Retype everything from "If we are to" down to "managed by humankind." in the text on amenity and turfgrass surfaces, word for word.

DOCUMENT:
_ _ _ _ _ _ _

Sustainability and the value of amenity and turfgrass surfaces

If we are to engage with the concept of sustainability, in particular managing a grass surface for sustainability, we can do no better than starting by having an understanding of the difference between the types of grass surface we might be dealing with, as well as the many benefits that are provided by natures beautiful carpet, i.e. natural grass, which has been managed by humankind.

Groundsmanship primarily deals with two main types of grass surface: amenity grass and turfgrass/sportsturf surfaces. These surfaces can be valued for a number of different social, environmental or economic reasons; being able to measure and manage the contributory factors to these values can significantly enhance the prospect of achieving a sustainable pathway and outcome of sustainability.

Turfgrass surface

Turfgrass surface

We can make a distinction between amenity grass and turfgrass / sports turfgrass surfaces as follows:

Amenity grass
Amenity grassland surfaces can be defined as “all grass with recreational, functional or aesthetic value and of which agricultural productivity is not the primary aim”. Amenity grass does not cover grass surfaces used for sporting activities.

This amenity grass definition can be further expressed as that which “improves the quality of an area by contributing to the physical or material comfort of users (as places to picnic, walk, engage in leisure pursuits etc), and which increases the attractiveness or value of its geographic location.”

_ _ _ _ _ _ _

INFORMATION SHOWN:
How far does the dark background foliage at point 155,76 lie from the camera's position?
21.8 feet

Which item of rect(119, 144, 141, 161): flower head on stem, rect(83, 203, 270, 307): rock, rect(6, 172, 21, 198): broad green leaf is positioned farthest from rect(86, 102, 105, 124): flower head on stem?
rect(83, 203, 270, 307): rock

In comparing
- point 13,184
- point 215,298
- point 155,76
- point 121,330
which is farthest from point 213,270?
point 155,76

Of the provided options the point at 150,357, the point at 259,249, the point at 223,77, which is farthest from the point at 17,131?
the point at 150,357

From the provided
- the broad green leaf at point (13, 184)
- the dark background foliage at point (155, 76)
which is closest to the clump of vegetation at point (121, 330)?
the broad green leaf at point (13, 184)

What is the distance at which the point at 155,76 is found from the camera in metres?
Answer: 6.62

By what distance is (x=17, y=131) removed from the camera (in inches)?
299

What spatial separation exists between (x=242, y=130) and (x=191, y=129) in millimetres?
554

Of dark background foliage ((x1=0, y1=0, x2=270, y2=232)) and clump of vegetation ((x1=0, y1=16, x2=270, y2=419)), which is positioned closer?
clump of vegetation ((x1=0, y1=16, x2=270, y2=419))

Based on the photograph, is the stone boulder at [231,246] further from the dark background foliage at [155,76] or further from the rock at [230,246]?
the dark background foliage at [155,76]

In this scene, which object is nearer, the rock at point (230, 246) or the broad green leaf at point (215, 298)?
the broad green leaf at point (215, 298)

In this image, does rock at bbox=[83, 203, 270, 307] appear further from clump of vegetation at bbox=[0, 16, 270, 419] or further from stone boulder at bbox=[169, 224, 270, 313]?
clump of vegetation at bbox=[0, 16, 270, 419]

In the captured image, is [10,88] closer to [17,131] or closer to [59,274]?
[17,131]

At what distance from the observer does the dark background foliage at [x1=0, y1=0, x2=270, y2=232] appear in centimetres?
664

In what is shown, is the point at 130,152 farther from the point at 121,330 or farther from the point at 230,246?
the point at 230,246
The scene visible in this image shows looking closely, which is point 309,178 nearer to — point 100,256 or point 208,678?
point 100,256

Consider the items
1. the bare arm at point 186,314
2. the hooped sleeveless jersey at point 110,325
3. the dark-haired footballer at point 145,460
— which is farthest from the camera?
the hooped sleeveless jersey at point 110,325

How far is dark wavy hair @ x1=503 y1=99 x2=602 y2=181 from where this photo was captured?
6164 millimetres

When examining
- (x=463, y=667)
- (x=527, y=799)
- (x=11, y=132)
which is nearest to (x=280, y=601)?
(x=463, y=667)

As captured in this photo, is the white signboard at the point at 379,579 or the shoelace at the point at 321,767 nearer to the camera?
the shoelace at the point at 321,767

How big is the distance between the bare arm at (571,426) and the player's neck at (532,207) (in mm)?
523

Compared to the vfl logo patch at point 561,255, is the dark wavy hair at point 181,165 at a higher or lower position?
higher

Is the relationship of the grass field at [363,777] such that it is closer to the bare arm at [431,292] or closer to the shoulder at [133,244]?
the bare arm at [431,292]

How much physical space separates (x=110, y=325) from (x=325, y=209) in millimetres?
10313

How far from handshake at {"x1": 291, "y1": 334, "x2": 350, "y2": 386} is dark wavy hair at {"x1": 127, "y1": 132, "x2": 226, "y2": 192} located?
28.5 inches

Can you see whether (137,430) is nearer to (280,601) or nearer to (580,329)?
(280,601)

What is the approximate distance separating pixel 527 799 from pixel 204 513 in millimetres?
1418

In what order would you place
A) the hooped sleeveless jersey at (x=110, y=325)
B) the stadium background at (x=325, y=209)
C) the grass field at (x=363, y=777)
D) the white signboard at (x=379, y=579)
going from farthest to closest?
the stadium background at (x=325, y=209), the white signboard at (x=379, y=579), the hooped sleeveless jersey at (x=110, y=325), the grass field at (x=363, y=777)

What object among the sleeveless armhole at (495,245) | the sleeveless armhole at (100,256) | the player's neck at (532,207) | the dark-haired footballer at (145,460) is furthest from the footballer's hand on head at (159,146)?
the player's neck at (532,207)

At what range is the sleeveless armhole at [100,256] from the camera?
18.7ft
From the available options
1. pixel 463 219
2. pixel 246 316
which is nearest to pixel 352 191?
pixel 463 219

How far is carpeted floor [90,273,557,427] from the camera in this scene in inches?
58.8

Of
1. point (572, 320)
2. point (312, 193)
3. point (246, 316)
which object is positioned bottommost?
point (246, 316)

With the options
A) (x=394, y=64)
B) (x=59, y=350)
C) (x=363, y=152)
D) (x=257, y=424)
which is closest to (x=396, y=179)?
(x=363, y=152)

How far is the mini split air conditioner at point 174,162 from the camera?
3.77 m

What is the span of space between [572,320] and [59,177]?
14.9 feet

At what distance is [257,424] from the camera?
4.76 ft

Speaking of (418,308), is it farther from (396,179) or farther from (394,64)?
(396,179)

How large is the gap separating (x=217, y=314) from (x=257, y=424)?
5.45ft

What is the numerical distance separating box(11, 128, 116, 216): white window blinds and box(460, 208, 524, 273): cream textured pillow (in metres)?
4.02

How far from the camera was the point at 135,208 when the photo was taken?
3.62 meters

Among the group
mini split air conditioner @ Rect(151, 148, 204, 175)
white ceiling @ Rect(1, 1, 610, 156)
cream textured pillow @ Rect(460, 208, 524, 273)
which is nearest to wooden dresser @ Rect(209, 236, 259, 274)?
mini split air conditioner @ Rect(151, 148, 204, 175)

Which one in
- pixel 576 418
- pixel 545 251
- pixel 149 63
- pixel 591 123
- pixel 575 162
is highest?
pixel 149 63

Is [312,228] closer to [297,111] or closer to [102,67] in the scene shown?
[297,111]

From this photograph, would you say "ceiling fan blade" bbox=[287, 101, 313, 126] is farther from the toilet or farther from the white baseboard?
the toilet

_ _ _ _ _ _ _

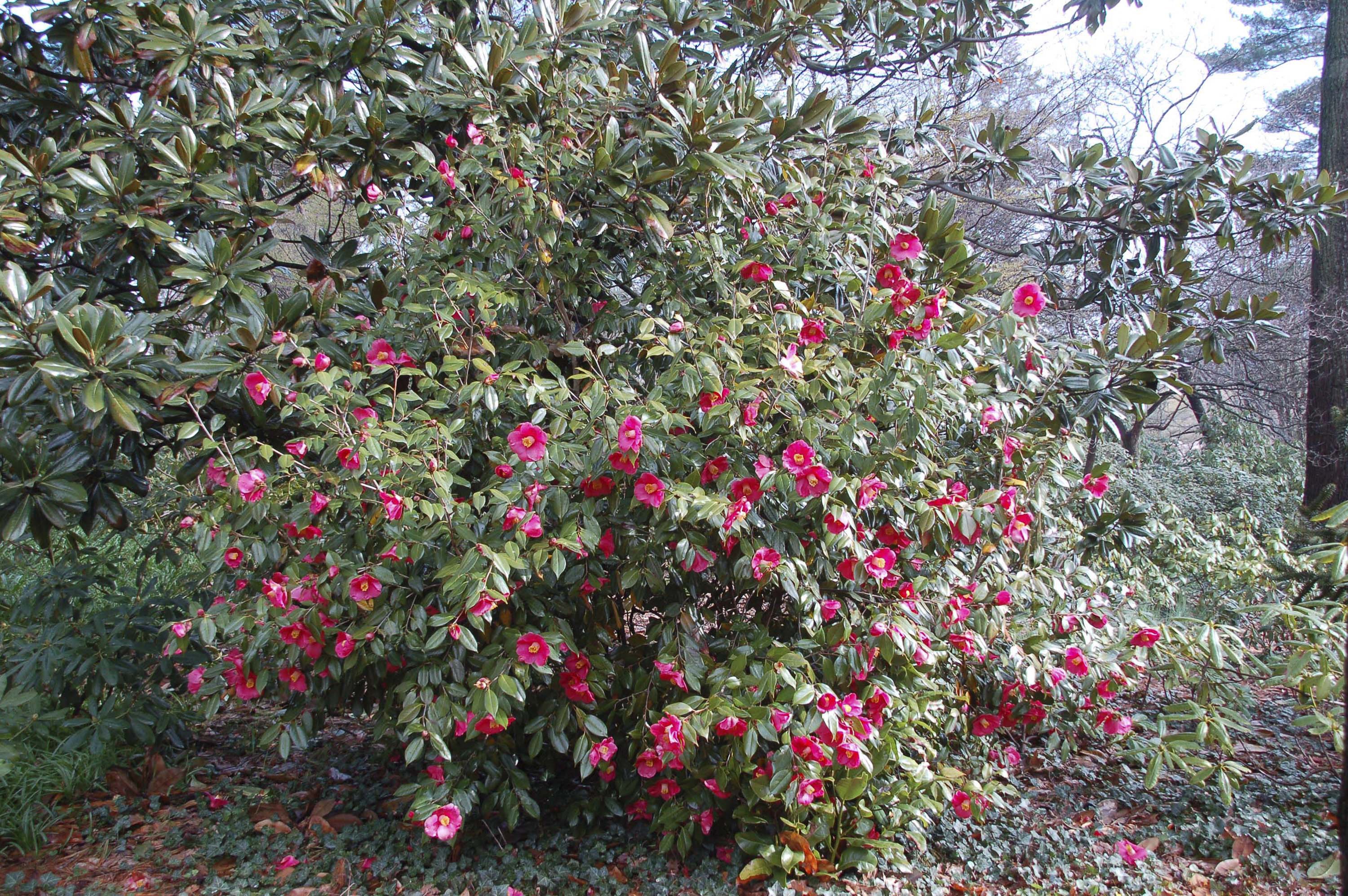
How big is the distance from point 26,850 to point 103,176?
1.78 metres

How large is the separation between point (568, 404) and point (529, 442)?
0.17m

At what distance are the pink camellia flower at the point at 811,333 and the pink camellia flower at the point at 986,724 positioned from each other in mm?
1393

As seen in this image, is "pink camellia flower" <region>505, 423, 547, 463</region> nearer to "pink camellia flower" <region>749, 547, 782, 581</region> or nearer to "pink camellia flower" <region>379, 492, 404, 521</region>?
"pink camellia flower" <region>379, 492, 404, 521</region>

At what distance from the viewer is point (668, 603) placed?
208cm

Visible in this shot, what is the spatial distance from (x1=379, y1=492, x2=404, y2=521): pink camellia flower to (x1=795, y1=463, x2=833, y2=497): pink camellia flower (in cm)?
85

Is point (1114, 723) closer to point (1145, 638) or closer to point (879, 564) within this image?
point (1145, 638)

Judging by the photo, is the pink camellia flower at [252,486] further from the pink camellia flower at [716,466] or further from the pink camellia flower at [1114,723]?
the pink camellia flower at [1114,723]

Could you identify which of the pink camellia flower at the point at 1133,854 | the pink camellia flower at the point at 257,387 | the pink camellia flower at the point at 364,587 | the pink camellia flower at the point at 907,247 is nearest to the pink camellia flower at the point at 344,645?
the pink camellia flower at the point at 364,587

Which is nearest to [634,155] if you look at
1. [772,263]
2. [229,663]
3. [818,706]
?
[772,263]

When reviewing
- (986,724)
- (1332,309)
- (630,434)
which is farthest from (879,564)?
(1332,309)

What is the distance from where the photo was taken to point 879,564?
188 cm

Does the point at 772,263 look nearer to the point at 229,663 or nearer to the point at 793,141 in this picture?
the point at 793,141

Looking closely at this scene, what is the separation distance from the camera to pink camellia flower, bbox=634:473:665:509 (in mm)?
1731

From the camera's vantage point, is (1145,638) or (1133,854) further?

_ _ _ _ _ _ _

RESULT:
If we are to engage with the concept of sustainability, in particular managing a grass surface for sustainability, we can do no better than starting by having an understanding of the difference between the types of grass surface we might be dealing with, as well as the many benefits that are provided by natures beautiful carpet, i.e. natural grass, which has been managed by humankind.